Written request 1:
Rewrite the records from the line containing "Seen from the" through the end of the records, replacing "farthest" with "most distant" and leaving everything else unchanged.

Page text:
= = =

If you need help sorting out the marketing from reality, here's a quick primor on what to look for when you're reviewing those credit card offers.


This is the main reason you'd want a credit card. It just doesn't make sense to be using a credit card that you're not getting rewards on (except, of course, if you carry a balance, in which case, no amount of rewards would make up for the interest you're racking up). Rewards generally come in the form of cash back, miles towards travel, or points for other types of redemption (for example, merchandise or gift cards). The baseline rate on most credit cards for rewards is 1% cash back or 1 mile/point per dollar spent. The difference between rewards cards will show up in the ways you can get "bonus" points. For example, one card might offer 5% cash back on groceries. Another might offer 2 miles for airfare purchases. One way to choose a credit card is to find the one that offers bonus rewards for the category you already spend the most on. For frequent flyers, that would probably be airfare. For families, that might be groceries. (See also: Best Credit Cards for Dining Out)

= = =

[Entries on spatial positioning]
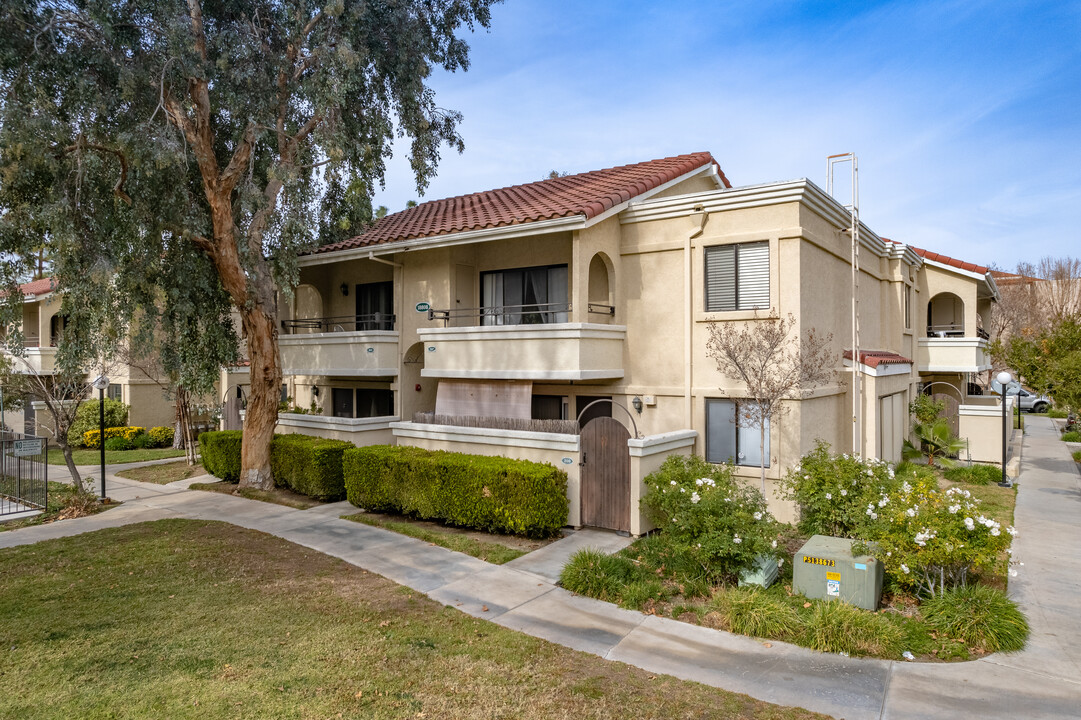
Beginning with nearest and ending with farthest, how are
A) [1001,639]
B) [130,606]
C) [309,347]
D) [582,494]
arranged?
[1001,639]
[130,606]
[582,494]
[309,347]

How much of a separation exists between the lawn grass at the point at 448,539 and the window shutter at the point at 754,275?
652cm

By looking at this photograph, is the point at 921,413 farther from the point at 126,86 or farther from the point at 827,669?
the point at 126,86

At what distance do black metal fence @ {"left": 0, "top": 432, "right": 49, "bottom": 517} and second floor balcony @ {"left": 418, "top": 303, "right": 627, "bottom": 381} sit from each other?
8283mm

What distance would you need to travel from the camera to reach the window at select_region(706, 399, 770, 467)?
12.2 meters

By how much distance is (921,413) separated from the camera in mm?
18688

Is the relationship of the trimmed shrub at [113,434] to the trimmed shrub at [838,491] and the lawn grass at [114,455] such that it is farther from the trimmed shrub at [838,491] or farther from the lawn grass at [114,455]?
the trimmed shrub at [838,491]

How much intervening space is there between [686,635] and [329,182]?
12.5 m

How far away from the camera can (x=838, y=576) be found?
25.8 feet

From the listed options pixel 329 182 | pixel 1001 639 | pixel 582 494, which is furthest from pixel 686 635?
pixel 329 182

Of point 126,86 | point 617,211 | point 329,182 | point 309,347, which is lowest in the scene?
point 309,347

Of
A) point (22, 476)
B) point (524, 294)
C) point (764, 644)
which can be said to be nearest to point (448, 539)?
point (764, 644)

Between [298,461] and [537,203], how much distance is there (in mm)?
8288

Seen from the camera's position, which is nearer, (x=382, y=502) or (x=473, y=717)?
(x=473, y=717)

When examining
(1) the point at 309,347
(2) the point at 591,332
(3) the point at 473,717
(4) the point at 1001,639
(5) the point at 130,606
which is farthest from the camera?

= = =

Written request 2:
Extend the passage on credit card rewards, picking up right after its final sentence.

Written answer 1:
Seen from the camera's position, which is nearer, (x=382, y=502) or (x=473, y=717)?
(x=473, y=717)

When examining
(1) the point at 309,347
(2) the point at 591,332
(3) the point at 473,717
(4) the point at 1001,639
(5) the point at 130,606
which is most distant from the camera?

Written answer 2:
Earning Caps

This is one of those things usually in the fine print. Cash back credit cards usually have a cap on the amount of cash back you can earn in the bonus categories. Rewards credit cards that offer points and miles don't have earning caps as often, but some may, so always check! You may not be getting what you expect if you spend a lot in the bonus categories. In some cases, it might make sense for you to choose a card that offers a lower bonus, but without earning caps. You'll have to do the math.

Redemption Requirements

You might be really excited about cashing out the first $20 you've earned in cash rewards, only to find that the minimum redemption amount is $35. Depending on what you plan to use the rewards for, and when you need them, you want to make sure to choose the card with the redemption requirements that suit your needs. 

Redemption Options

Cash back rewards are pretty straightforward. You usually either opt for a statement credit or a check/direct deposit. However, when it comes to the world of miles and points, redeeming can be extremely difficult. You might have chosen a travel rewards card because you want to get a big discount on your yearly overseas trip. But you might find that the miles you've racked up don't transfer to the airline you want, or doesn't offer award seats for the country you want to fly to. Know what you're going to be using those points or miles for, before you get stuck with a ton of them you can't even use. (See also: Which Airline Loyalty Program Has the Best Value for Their Miles?)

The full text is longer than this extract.